Task requirements →
- 1) Name every person mentioned in the article on store cats.
- 2) Copy the part of the store-cats article between "Store cats act" and "precious, purring few.", inclusive.
- 3) Do these statements agree with the store-cats article? Answer yes or no for each and quote the words that decide it. (a) Henry is a 19-year-old tabby. (b) Mondo was named after the daphne shrub. (c) The nursery's gift store covers about 3 or 4 acres.

Extracted text →
......

From bookstores to nurseries to hardware stores, many find their resident felines are purr-fect ambassadors to their customers

By Patty Hastings, Columbian Social Services, Demographics, Faith
Published: April 17, 2016, 6:00am
15 Photos
Socket, 18 months, prowls the aisles of Lutz Hardware in downtown Camas.
Socket, 18 months, prowls the aisles of Lutz Hardware in downtown Camas. (Amanda Cowan/The Columbian) Photo Gallery

As Ed Oquendo stood in line on a recent Monday at Vintage Books in Vancouver, he cradled Henry, a 19-year-old tabby who lives at the bookstore. Henry appeared nonplussed by the interaction.

Daily cuddles from customers come with the territory of being a live-in store cat. Humans are just part of the roving scenery.

Store cats act as furry little mascots — and potential marketing gold — even though they couldn’t care less about selling anything. For employees, their workday is infused with affectionate, amusing or sometimes annoying interactions that come with having a cat around.

There are an estimated 96,000 cats in Clark County, at least where the county’s Animal Control serves, making the ones spotted at area businesses among the precious, purring few.

Mondo and Daphne, Lily and Kamie

To find Mondo and Daphne at Yard ‘n Garden Land, just look for warm nooks in the store or anywhere there’s a ray of sunshine. It can take a bit to locate either of them. The nursery’s gift store is about 10,000 square feet, and then there’s 3 or 4 acres of land, said office manager Jessica Flatt.

“They do know how to open the automatic doors, which I think is funny,” Flatt said. “My cousin and I — when she worked here — we had been talking about ‘we need a shop cat. We need a shop cat.’ It was maybe a couple years later that Daphne strolled in. It seemed the perfect fit.”

The former stray tabby is believed to be about 10 years old. She’s named after the daphne shrub, a fragrant blooming evergreen. Occasionally, Daphne will scratch those who chase her, but for the most part she’s a friendly cat, often content to sleep in Flatt’s upstairs office.

Mondo, a black long-haired cat named after black mondo grass, is the more adventurous of the two. He’ll venture across the street to the employee parking lot, next to a small wooded area; Flatt suspects this is primarily where Mondo hunts mice and where he may get into fights with stray cats. About five years ago, Mondo wandered onto the property. He was trapped, neutered, and is no longer feral.

The two kitties like to sleep in boxes or pots, and on top of bags of fertilizer or lawn seed.

“They love being out there in the greenhouse in the springtime because we have the canopy over the greenhouse. It gets really warm in there and they just bask in the sun,” Flatt said.

People — especially children proud that they’ve remembered the cats’ names — will make an effort to see the cats while visiting the store.

“Somebody will say, especially with Mondo, ‘What a neat-looking cat. I want to take him home.’ Oh no, he’s ours. … He’s priceless,” said Barb Stonehouse, a customer service representative at the store.

“I think it’s fun for the whole atmosphere of the business. Kids love them. We love them. They just add a little character to the business,” Flatt said.

......

Recorded information →
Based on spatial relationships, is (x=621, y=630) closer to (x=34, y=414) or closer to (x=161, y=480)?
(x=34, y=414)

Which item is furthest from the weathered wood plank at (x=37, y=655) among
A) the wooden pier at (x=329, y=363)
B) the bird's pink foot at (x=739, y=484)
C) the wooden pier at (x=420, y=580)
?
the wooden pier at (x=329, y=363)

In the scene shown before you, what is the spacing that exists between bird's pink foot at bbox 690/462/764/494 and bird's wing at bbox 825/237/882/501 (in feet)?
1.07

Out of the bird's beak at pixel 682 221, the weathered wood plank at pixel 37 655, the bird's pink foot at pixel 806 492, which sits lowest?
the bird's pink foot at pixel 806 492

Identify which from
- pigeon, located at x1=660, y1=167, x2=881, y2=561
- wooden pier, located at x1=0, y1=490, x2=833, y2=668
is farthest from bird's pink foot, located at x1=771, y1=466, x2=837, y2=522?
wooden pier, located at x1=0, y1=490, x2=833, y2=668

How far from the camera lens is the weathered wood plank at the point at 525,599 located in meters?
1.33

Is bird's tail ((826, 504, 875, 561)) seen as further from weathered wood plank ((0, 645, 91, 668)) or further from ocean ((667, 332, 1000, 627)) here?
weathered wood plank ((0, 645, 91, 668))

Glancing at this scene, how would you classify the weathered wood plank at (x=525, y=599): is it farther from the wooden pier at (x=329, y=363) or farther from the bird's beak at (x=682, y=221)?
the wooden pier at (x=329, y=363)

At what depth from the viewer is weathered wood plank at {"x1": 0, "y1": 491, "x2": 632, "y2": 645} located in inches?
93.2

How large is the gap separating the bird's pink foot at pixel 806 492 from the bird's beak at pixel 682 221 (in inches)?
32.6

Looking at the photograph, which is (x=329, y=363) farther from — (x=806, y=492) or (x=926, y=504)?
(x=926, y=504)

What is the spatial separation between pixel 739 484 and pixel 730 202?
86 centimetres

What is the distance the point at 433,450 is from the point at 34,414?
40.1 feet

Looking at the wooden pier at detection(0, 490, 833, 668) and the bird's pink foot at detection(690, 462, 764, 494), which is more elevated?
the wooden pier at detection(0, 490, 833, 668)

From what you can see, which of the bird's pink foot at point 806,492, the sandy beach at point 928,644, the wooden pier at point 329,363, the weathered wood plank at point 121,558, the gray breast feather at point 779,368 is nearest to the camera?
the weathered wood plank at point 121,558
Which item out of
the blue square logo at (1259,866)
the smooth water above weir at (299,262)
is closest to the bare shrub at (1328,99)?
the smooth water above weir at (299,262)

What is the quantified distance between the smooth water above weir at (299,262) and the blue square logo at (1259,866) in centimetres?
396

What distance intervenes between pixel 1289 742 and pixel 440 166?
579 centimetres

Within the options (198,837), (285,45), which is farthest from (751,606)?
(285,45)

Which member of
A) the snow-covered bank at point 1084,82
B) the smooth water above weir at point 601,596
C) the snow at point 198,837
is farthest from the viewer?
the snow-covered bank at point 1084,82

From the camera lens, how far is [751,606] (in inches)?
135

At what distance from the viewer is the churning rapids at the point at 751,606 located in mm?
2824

......

Solutions by task →
- 1) Patty Hastings, Amanda Cowan, Ed Oquendo, Jessica Flatt, Barb Stonehouse

- 2)
Store cats act as furry little mascots — and potential marketing gold — even though they couldn’t care less about selling anything. For employees, their workday is infused with affectionate, amusing or sometimes annoying interactions that come with having a cat around.

There are an estimated 96,000 cats in Clark County, at least where the county’s Animal Control serves, making the ones spotted at area businesses among the precious, purring few.

- 3)
(a) Yes: "Henry, a 19-year-old tabby who lives at the bookstore"
(b) No: "Mondo, a black long-haired cat named after black mondo grass"
(c) No: "The nursery’s gift store is about 10,000 square feet"